LLLT works by introducing a power surplus and initiating the production of neural factors that should stimulate dendritic sprouting but it hasn't been as effective in practice as we had hoped.
Stem cells also stimulate the production of neural growth factors and more over they completely replace the damaged parts with a cell in an "early" state.

There perfectly valid and logical ways, but none are being properly explored at length right now.

You can also introduce Direct Current stimulation onto the brain to reduce tinnitus which is quick, easy, and simple. The only downside is that it reduces your intelligence and I'm not willing to give that up.
 
I'm afraid I was not talking about the same thing. The paper you quoted doesn't claim one can improve hearing or physical signal processing. When we say noise in science (not the same as a noisy environment) usually we mean no computer no matter how powerful can ever de-noise whatever the signal is hidden in. Let me illustrate;

View attachment 11659

When you introduce a bias of two electrons into a 2D field measurement you can subtract it. When one introduces noise which is by definition random no series of action can ever remove it. When the noise is larger than the signal nothing useful can be recovered. In this case one could apply a kernel (contrast or brightness increase) to increase the contrast between the noise and the signal however when you don't have a 2D field, but just a 1D signal (auditory) you can't increase contrasts. There is no clever signal processing that could ever restore the signal.

We can train a rat or a human to "extract information from weak signals in noisy backgrounds" but the limits here are obvious. Firstly the sound must be heard in the first place and thus already above the noise levels, there is only a slight improvement (not a recovery), and "learning does not typically generalize to untrained stimuli" which means that this research is actually highlighting conditioning, not a signal processing improvement, hence it's pretty much useless.
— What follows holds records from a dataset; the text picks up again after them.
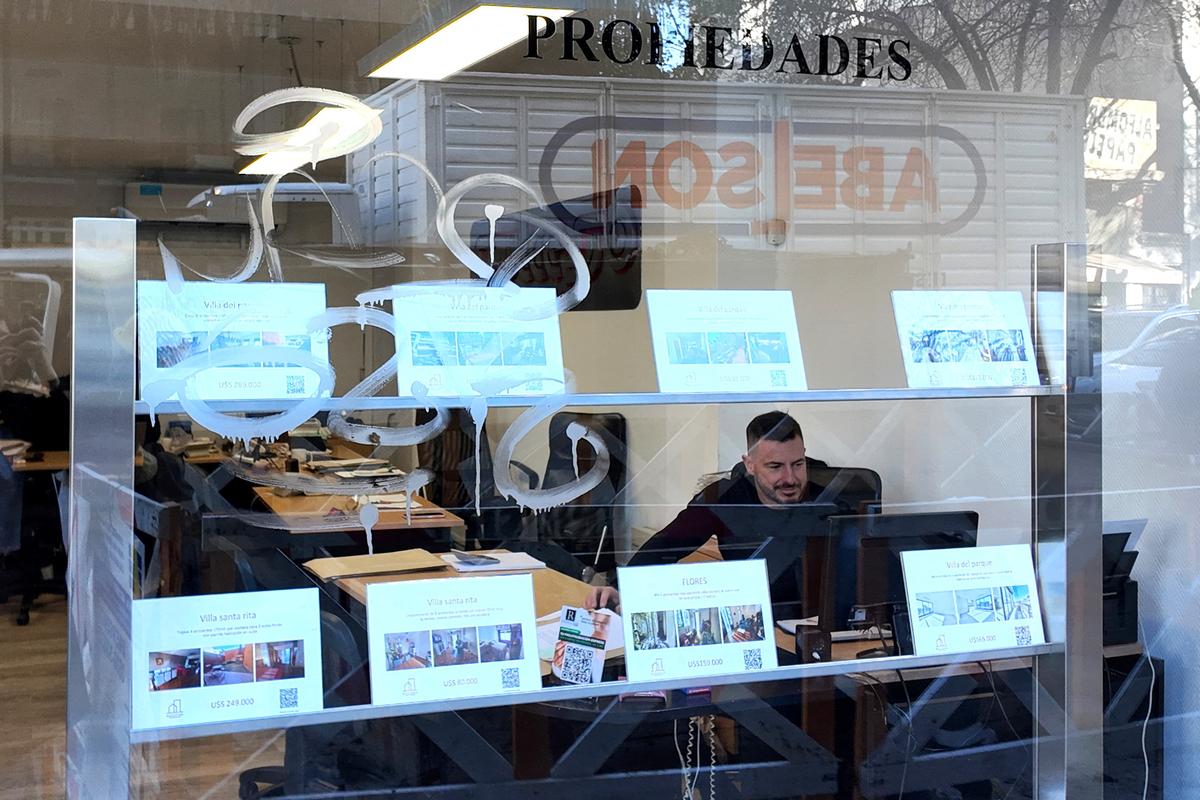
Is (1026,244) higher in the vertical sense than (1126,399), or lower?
higher

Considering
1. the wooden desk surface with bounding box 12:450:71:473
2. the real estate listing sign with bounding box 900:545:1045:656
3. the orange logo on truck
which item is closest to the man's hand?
the real estate listing sign with bounding box 900:545:1045:656

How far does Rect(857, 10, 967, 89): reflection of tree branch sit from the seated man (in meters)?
1.33

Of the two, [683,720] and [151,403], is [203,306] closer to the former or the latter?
[151,403]

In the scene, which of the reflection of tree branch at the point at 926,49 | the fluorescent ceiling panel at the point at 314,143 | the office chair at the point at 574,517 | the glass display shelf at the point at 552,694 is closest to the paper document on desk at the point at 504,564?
the office chair at the point at 574,517

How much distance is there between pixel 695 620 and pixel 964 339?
0.71 metres

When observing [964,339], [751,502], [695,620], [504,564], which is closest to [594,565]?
[504,564]

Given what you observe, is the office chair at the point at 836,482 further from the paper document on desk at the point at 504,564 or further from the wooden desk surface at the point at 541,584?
the wooden desk surface at the point at 541,584

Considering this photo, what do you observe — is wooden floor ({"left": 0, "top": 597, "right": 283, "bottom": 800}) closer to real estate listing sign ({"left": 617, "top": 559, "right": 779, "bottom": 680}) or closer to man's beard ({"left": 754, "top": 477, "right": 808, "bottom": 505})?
real estate listing sign ({"left": 617, "top": 559, "right": 779, "bottom": 680})

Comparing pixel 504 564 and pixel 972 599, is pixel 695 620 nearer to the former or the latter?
pixel 972 599

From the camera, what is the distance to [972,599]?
2.19 metres

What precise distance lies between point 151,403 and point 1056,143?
Result: 3.16 metres

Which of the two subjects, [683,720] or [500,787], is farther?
[683,720]

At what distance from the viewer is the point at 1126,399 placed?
3.42 meters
My problem is that often I can not hear the entire sentence. I can't even hear myself breathe in a silent room because of my decently loud tinnitus. The general rule is that x/sqrt(x) is the amount of poisson noise in any signal x. If you mix a signal with some tinnitus (and it's noise) you're going to have more noise and so be less able to understand what is being said. Maybe conditioning can reduce the severity slightly by improving your 'perceptual salience', but the physical problem remains severe and the actual auditory system that is causing the problem is not being altered by the conditioning.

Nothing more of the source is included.